COVID COLOUR CHALLENGE
This is a strange time.
It feels like the world has suddenly paused and started to notice things that are small. So small that our eyes do not see them… but we are aware and have a sense that they are there.
As a painter, I am interested in understanding how the macroscopic wet material colour that I see and feel oozing out of a tube, is also a hidden microscopic world of molecules. With so many coloured pigments available today for the artists’ palette, each coloured particle’s inherent qualities may appear similar, but their differences can be so subtle, that they are undetectable to our senses. By observing pigments in a wet state (watercolour), differences of sureness, brightness and depth are visible but the potential for each individual coloured pigment becomes more evident when their behaviours are heightened, by applying them to a paper surface they and watching them dry.
My PhD research plan had me now preparing to travel in May to Greece, for an observational installation at my grandmother’s ancestral island of Chios in Greece. In June, I was to travel to London for a studio residency at Colart International’s Innovation and Development Labs, working again with the extraordinary Winsor & Newton archive of rare pigments and George Field’s notebooks, as well as, meet with senior research scientist and author of Red- The Art And Science Of A Colour, Spike Bucklow at the fabulous Hamilton Kerr Institute in Cambridge. The final writing of my thesis would rely heavily on time abroad.
and then ….. the Covid19 virus infected these plans.
With a few days notice, I quickly had to move my research work from UNSW art & design, set up a space at home that was more conducive to a practice-led researcher and then I went through a crazed hyper-vigilant Covid cleaning regime at home. It was a mixture of fear and uncertainty, for my husband who continues his battle with blood cancer, as well as, the grief for loss of freedom and experiences in faraway places. As with any time of uncertainty that I have experienced in my life, I look to my art practice to find the balance. My life reflected in my art and reflected in my life…as it examines the very small particles in red pigments and connects the inorganic to the organic. Each of my observations of red pigments is a study of life… its flesh and blood.
These new circumstances and my disappointment that physically my macroscopic journey across the globe was now focused on the microscopic endeavours in isolation at my Sydney-based studio. I decided to set myself a challenge… a timed documented project that would take place during my Covid isolation at home. I wanted this project to tie my interest in the writings of the Greek philosopher, Aristotle and the relations of knowledge with a systematic and unified explanation. So, in the spirit of Aristotle, the ‘Covid Colour Challenge’ was not merely about observing and recording but above all, to explain…the Beauty of Colour.
Surprisingly, the Covid lockdown provided me with a unique and unexpected opportunity to produce an observational study that I entitled, the Covid Colour Challenge. For each enacted observation conducted exclusively with the red pigments, I learn more of the nuances of their beauty and behaviour. As I reflect on Goethe’s writing in Theory Of Colours, “Every pigment has its own peculiar nature as regards to its effect on the eye; besides this it has its peculiar quality, that requires a corresponding technical method in its application,” each observation will convince that the process of painting with material colours is a progressive experience, it’s not a final or complete state. It is in a constant state of flux and the artist must perform with these ‘peculiar qualities.’

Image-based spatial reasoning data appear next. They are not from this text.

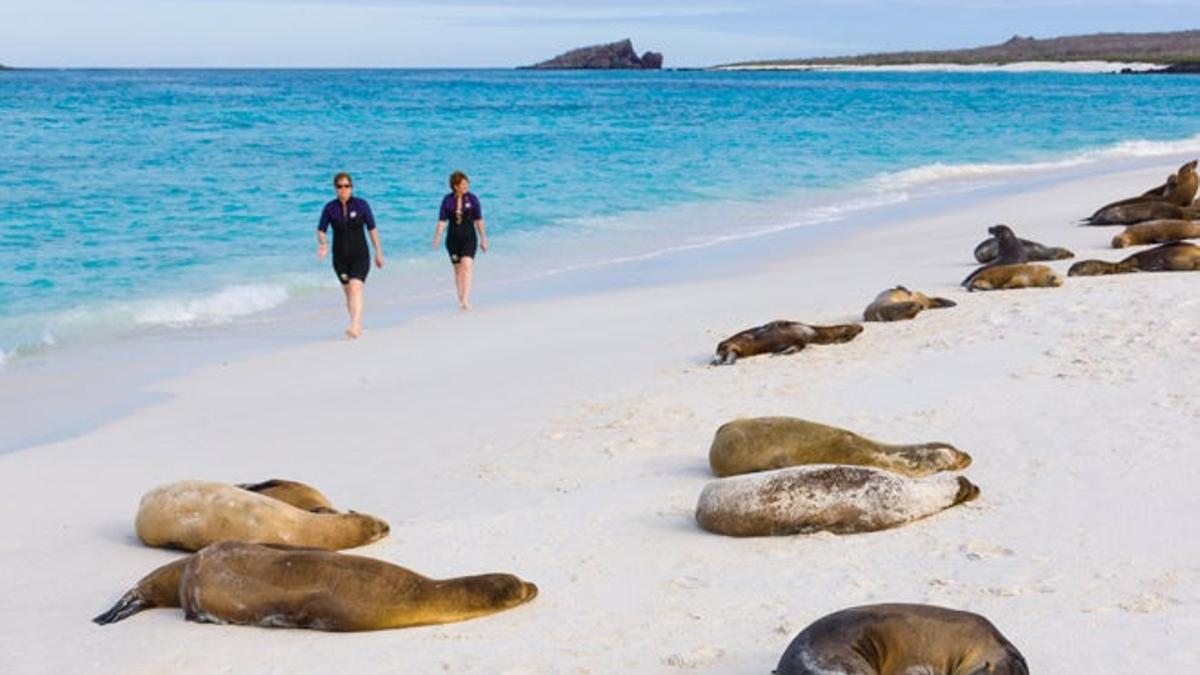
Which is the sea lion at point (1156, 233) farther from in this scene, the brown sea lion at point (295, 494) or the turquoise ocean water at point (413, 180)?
the brown sea lion at point (295, 494)

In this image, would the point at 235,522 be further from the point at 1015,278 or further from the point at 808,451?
the point at 1015,278

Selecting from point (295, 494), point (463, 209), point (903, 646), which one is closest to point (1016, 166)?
point (463, 209)

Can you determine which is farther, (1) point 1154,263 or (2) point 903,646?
(1) point 1154,263

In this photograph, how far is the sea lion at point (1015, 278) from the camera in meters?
12.6

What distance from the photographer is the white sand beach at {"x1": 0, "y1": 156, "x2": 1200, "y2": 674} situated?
5.17 m

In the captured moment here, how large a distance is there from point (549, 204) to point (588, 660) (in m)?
19.1

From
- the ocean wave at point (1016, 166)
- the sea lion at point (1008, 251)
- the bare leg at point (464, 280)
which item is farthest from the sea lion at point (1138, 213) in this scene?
the ocean wave at point (1016, 166)

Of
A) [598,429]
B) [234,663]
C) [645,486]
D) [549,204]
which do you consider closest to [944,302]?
[598,429]

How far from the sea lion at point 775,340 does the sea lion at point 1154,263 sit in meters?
3.71

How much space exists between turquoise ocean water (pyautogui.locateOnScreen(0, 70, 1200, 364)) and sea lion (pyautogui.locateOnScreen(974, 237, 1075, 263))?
14.0ft

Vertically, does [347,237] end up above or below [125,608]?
above

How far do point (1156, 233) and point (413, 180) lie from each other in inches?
652

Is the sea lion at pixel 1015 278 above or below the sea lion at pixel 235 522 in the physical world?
below

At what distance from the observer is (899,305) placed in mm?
11422
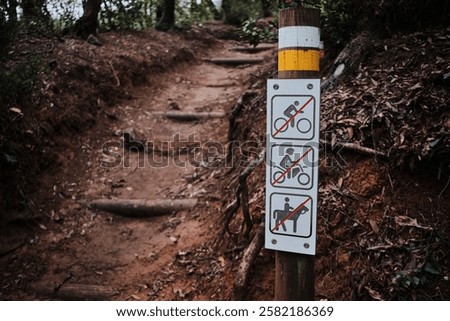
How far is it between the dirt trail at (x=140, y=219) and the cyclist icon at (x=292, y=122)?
2079mm

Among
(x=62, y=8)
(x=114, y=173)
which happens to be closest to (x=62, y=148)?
(x=114, y=173)

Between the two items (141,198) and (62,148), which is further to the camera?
(62,148)

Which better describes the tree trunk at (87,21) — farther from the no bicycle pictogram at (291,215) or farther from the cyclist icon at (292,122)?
the no bicycle pictogram at (291,215)

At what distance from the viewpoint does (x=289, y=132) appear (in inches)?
84.3

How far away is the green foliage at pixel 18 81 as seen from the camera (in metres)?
4.88

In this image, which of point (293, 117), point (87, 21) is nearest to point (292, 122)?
point (293, 117)

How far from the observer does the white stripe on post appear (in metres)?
2.16

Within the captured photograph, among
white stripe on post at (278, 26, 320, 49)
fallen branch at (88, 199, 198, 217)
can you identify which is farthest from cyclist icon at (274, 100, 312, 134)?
fallen branch at (88, 199, 198, 217)

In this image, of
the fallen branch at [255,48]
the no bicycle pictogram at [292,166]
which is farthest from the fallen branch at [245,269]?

The Covid Colour Challenge expanded my understanding of Field’s ‘Beauty of Colour’ and allowed me to distinguish subtle variances between each red pigment by creating structured arrangements and reviewing the echoed actions. These arrangements could build connections for me but also acknowledge the serendipity, unpredictability and beauty of artists’ colours.
I'm interested in the nineteenth century English colourmaker, George Field’s descriptive observations about the beauty of each colour pigment. His notebooks describe experiences, physical interactions and critical observations of the individuality of the pigments available in his time but they have also provided a reflection today for a sensory and personal connection with the materiality of contemporary colours.